- Source material
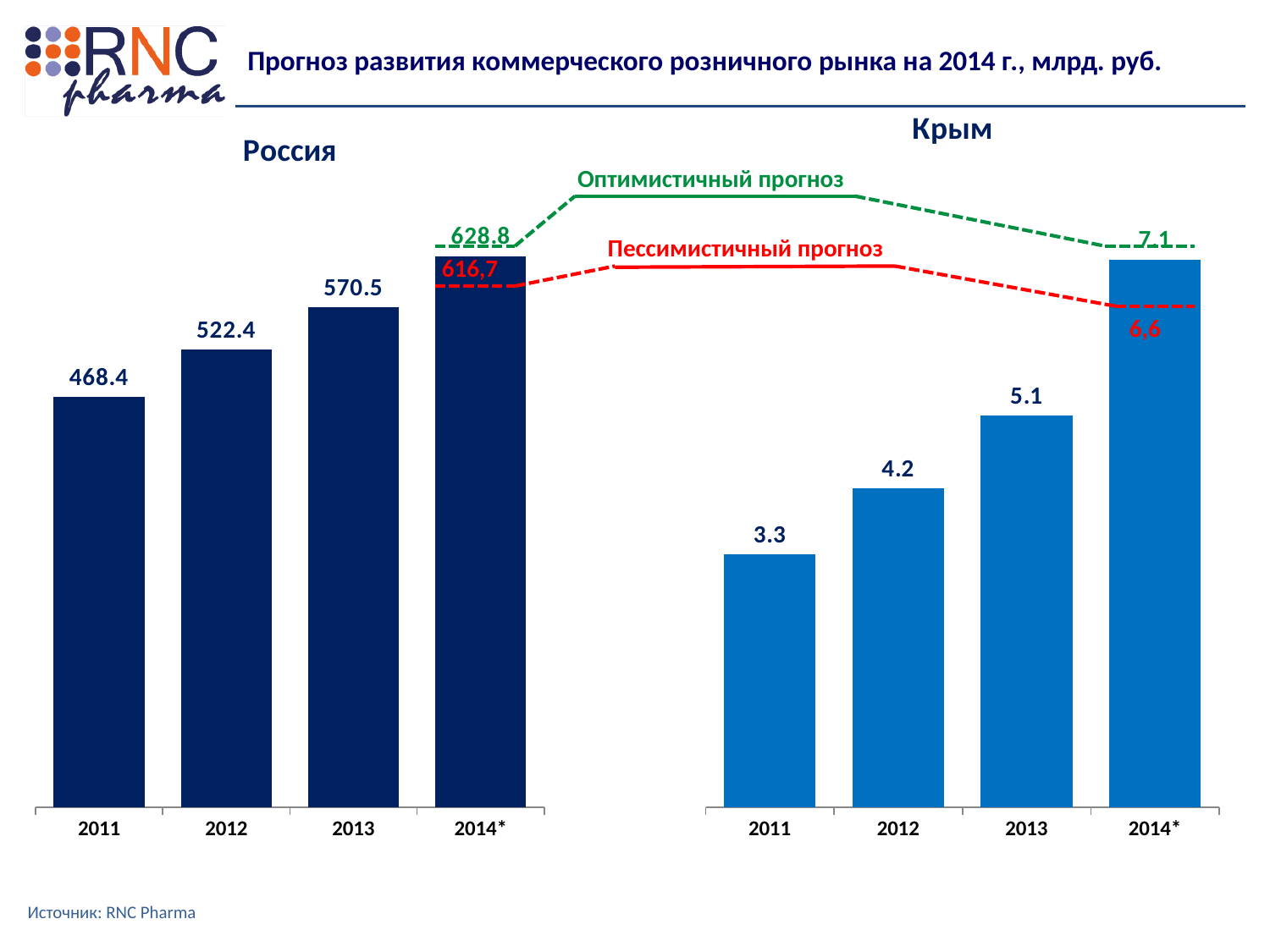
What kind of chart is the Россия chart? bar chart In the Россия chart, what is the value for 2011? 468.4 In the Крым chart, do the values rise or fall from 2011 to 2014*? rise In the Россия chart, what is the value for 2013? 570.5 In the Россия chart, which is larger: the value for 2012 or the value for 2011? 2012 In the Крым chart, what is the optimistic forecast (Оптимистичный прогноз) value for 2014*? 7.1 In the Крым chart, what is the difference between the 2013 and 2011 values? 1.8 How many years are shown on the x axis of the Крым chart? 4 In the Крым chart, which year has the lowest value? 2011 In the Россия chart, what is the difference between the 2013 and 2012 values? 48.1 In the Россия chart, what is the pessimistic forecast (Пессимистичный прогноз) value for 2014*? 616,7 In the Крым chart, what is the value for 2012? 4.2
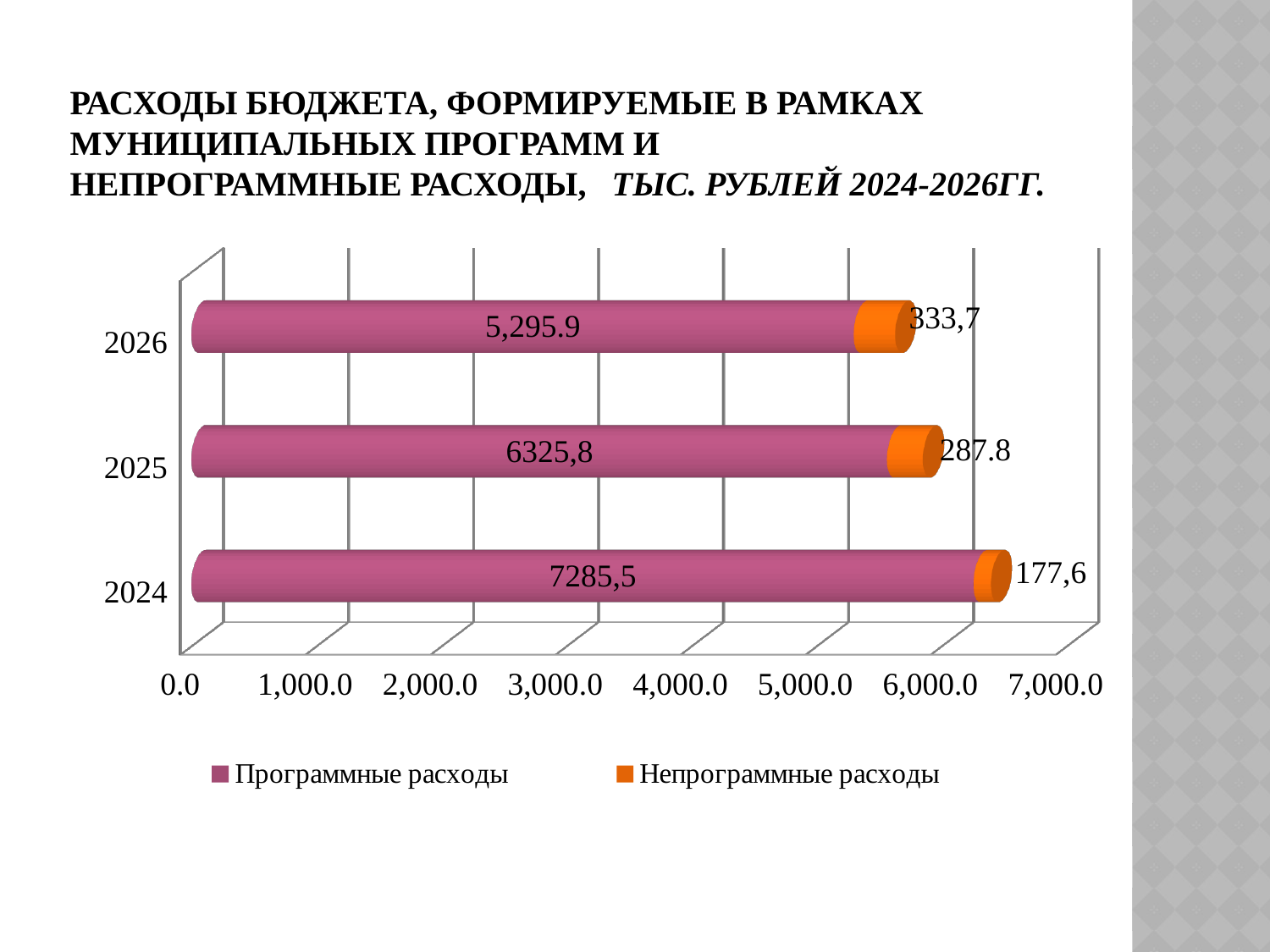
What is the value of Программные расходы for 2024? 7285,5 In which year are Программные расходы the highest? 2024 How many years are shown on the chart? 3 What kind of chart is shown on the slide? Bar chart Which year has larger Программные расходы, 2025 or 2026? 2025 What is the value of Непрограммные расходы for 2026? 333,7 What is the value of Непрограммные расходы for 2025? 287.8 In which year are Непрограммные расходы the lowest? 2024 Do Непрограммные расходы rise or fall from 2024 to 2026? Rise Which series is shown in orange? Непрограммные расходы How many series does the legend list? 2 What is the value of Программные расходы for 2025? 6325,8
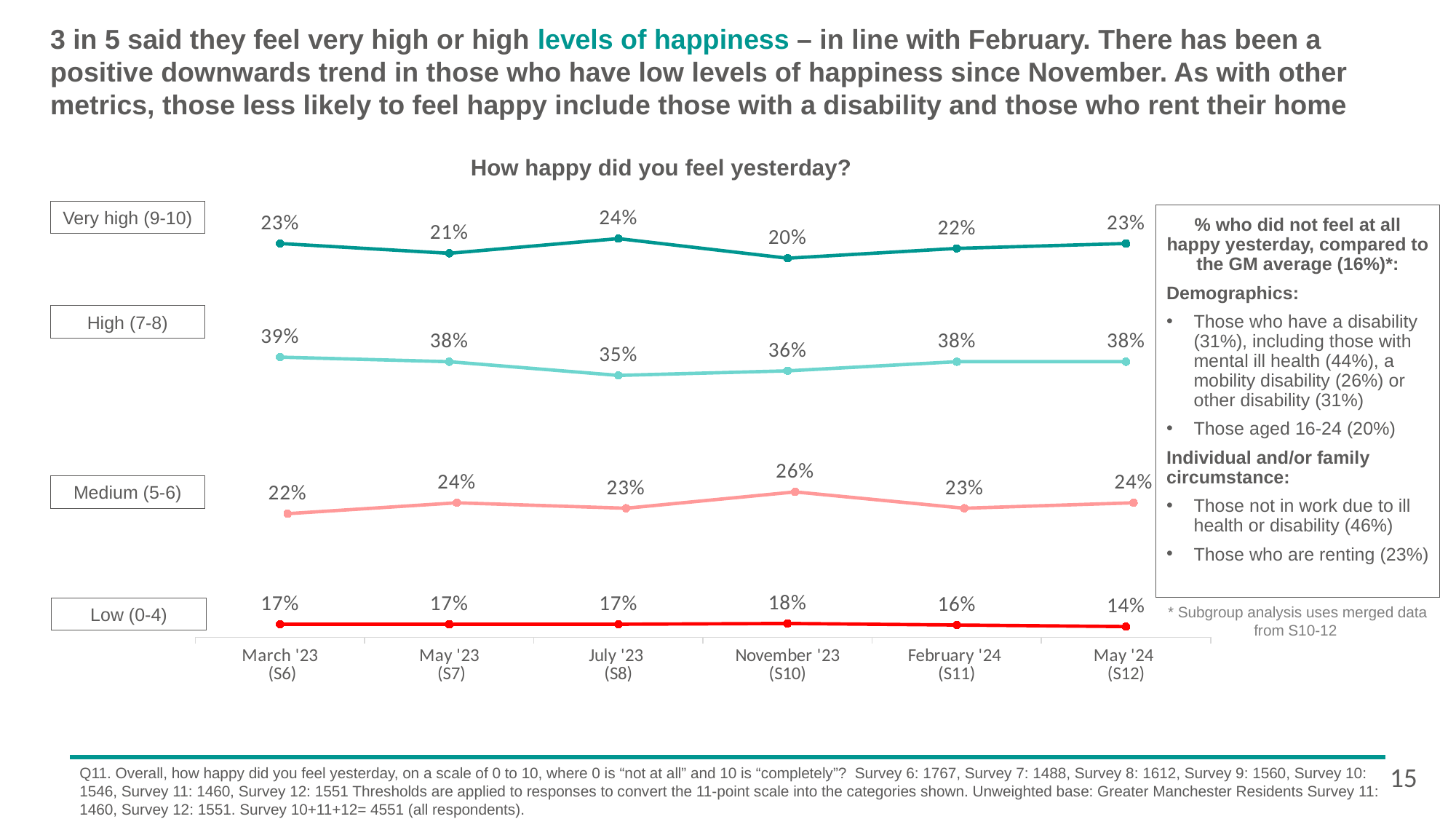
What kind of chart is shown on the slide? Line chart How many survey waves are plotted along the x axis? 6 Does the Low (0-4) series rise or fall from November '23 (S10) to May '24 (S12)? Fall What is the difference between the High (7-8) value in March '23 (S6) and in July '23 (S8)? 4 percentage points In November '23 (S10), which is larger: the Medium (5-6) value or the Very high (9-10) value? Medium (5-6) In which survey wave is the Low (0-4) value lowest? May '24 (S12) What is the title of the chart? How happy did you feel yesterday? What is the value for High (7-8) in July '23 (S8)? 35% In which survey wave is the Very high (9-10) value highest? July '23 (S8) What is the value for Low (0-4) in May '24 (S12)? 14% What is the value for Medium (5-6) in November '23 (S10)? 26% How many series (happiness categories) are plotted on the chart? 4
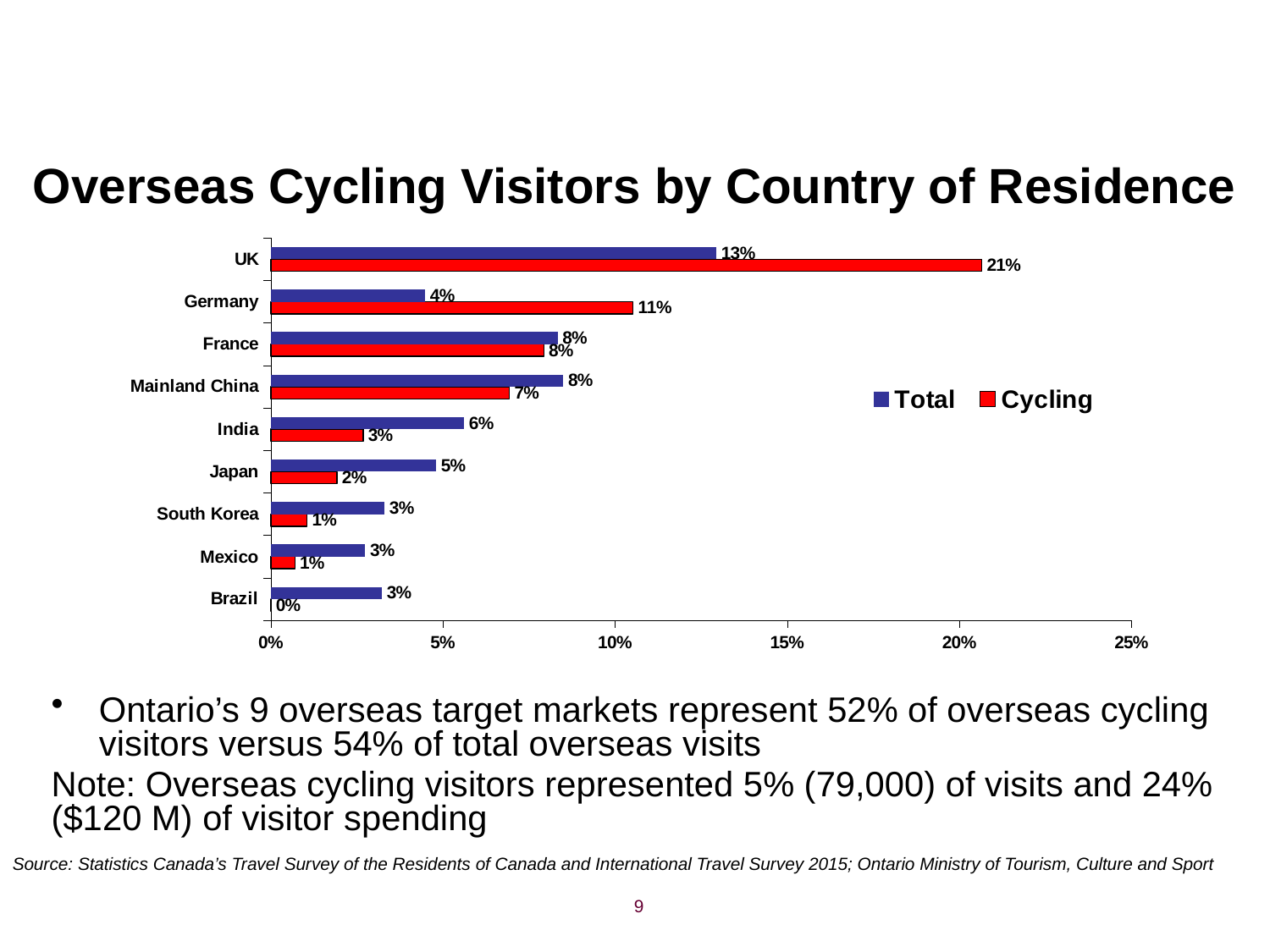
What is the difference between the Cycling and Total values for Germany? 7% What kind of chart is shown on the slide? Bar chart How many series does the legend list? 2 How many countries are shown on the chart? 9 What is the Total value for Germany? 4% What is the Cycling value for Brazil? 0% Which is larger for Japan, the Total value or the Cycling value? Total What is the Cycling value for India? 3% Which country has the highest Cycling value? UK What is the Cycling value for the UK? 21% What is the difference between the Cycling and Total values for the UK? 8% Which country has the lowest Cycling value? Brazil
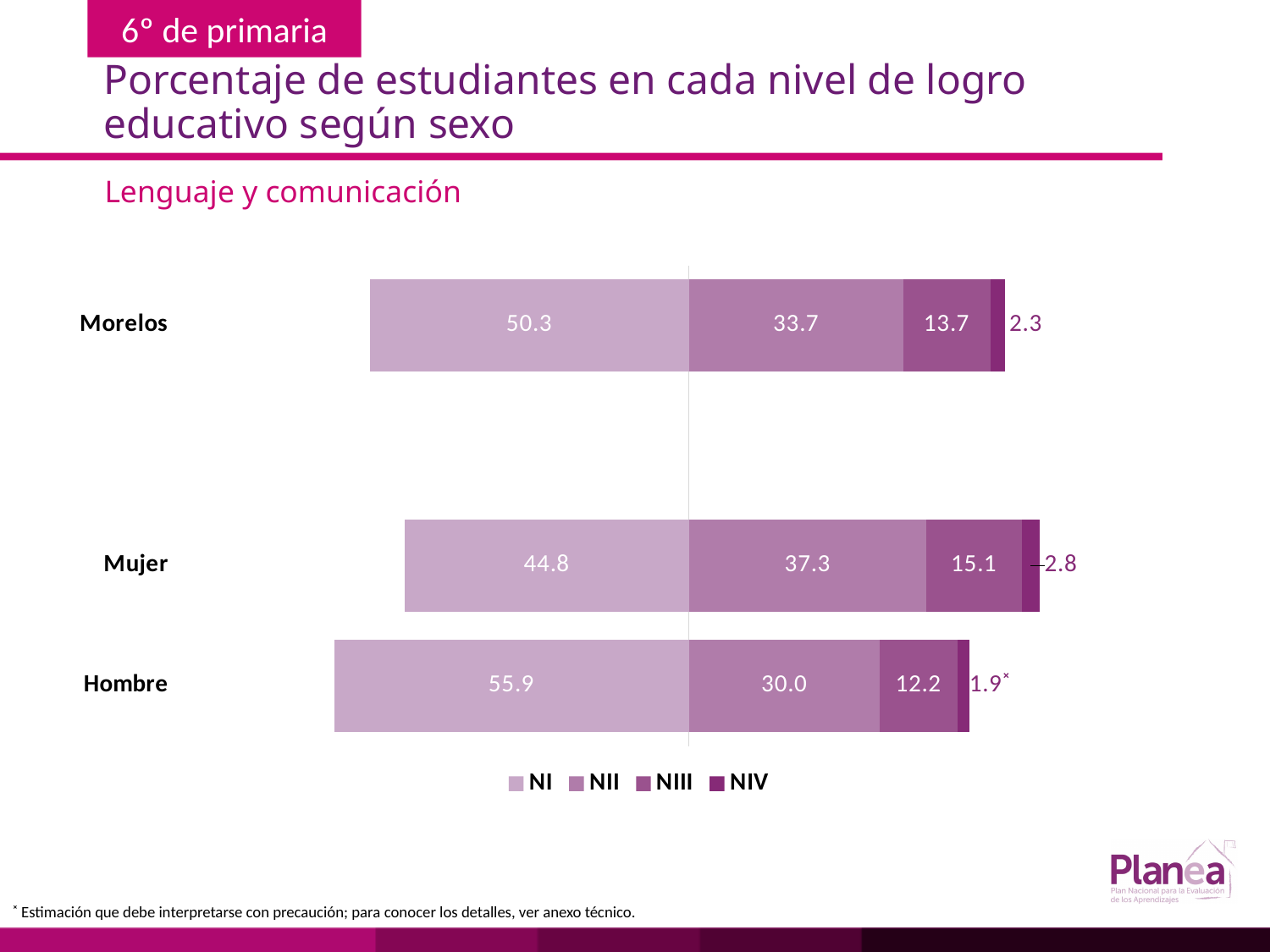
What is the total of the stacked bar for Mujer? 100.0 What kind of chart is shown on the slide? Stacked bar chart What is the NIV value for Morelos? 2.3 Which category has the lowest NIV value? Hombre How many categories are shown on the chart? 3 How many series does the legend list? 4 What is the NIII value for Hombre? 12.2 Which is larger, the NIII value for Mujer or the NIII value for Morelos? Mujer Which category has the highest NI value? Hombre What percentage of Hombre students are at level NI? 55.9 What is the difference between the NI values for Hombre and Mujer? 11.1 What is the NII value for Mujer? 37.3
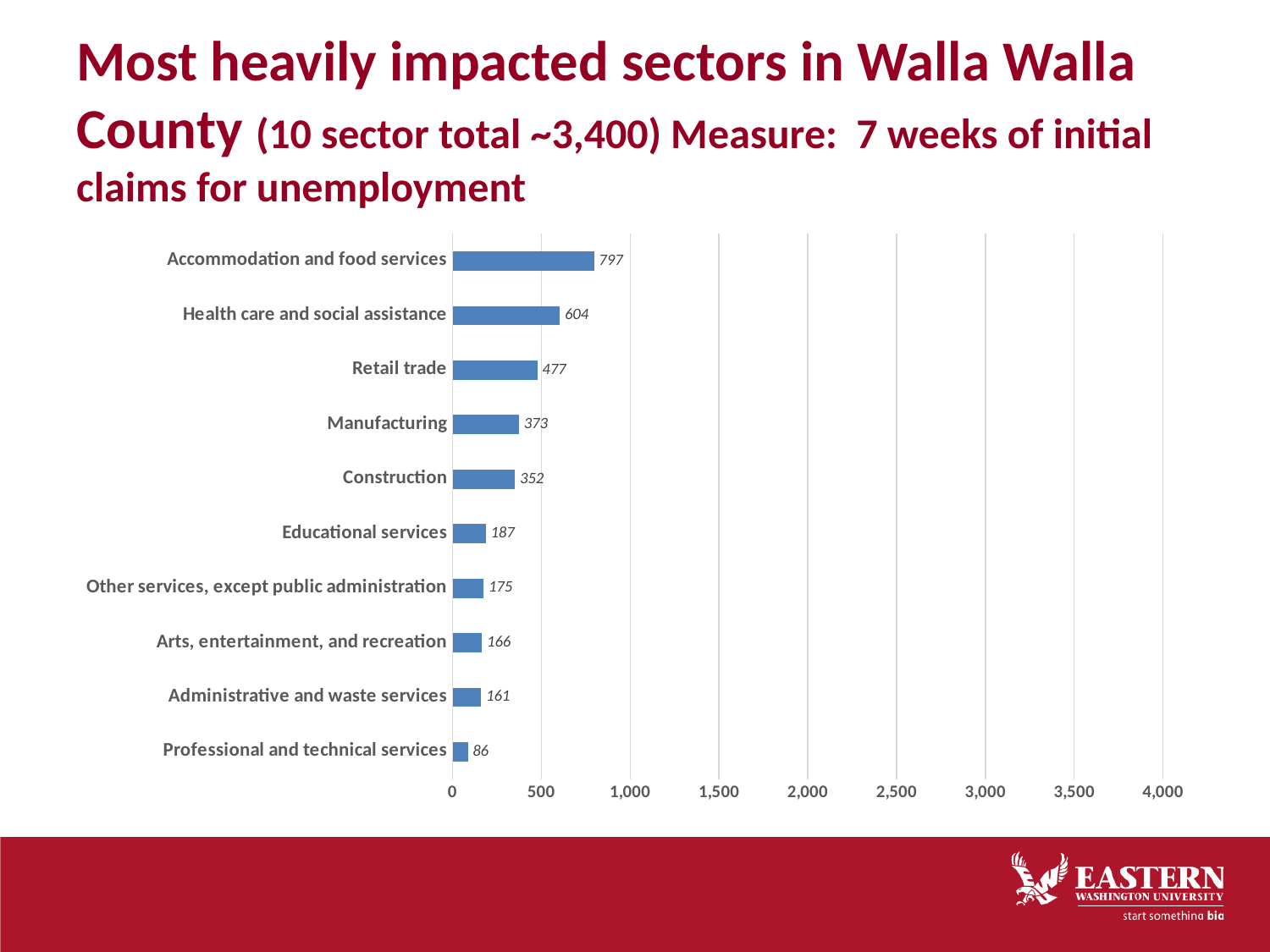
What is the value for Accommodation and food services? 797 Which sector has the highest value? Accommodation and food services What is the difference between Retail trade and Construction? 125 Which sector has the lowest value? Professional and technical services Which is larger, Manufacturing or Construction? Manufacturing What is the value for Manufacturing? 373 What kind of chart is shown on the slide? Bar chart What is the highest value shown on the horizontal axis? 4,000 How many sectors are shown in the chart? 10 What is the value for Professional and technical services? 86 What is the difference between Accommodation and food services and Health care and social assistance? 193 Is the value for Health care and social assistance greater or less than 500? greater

- What you need to do
Please pull out every line of the material above that contains the word "greater". Letter case must match.

- Answer area
What is the value for Accommodation and food services? 797 Which sector has the highest value? Accommodation and food services What is the difference between Retail trade and Construction? 125 Which sector has the lowest value? Professional and technical services Which is larger, Manufacturing or Construction? Manufacturing What is the value for Manufacturing? 373 What kind of chart is shown on the slide? Bar chart What is the highest value shown on the horizontal axis? 4,000 How many sectors are shown in the chart? 10 What is the value for Professional and technical services? 86 What is the difference between Accommodation and food services and Health care and social assistance? 193 Is the value for Health care and social assistance greater or less than 500? greater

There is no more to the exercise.